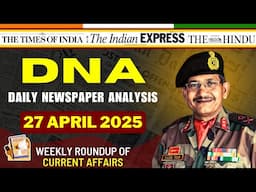 Daily Newspaper Analysis| 27 April 2025 | Current Affairs For Defence Aspirants | SSB #upsc #cds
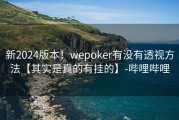 新2024版本！wepoker有没有透视方法【其实是真的有挂的】-哔哩哔哩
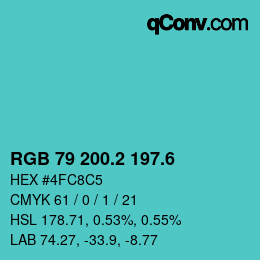 カラーコード: RGB 79 200.2 197.6 | qconv.com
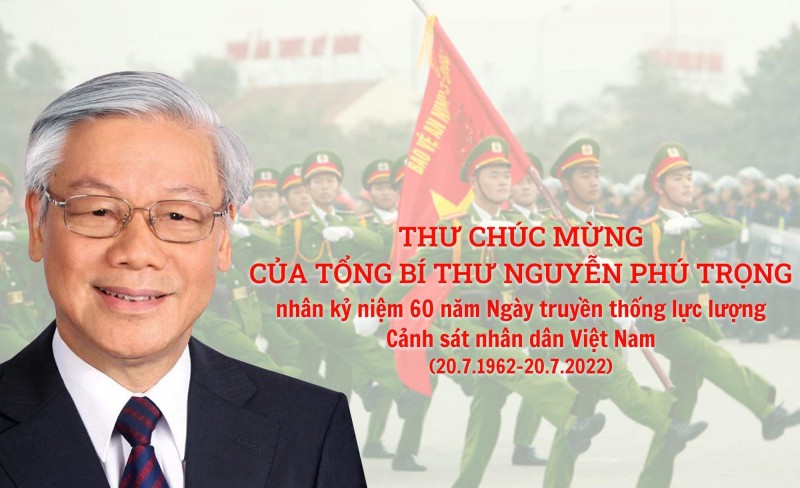 Thư chúc mừng của Tổng Bí thư Nguyễn Phú Trọng nhân dịp kỷ niệm 60 năm Ngày Truyền thống của lực lượng Cảnh sát nhân dân Việt Nam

● **THE TASK**: When you set down the material above, keep every word exact and include no pictures.

● **WRITTEN RESPONSE**:
 Daily Newspaper Analysis| 27 April 2025 | Current Affairs For Defence Aspirants | SSB #upsc #cds
 新2024版本！wepoker有没有透视方法【其实是真的有挂的】-哔哩哔哩
 カラーコード: RGB 79 200.2 197.6 | qconv.com
 Thư chúc mừng của Tổng Bí thư Nguyễn Phú Trọng nhân dịp kỷ niệm 60 năm Ngày Truyền thống của lực lượng Cảnh sát nhân dân Việt Nam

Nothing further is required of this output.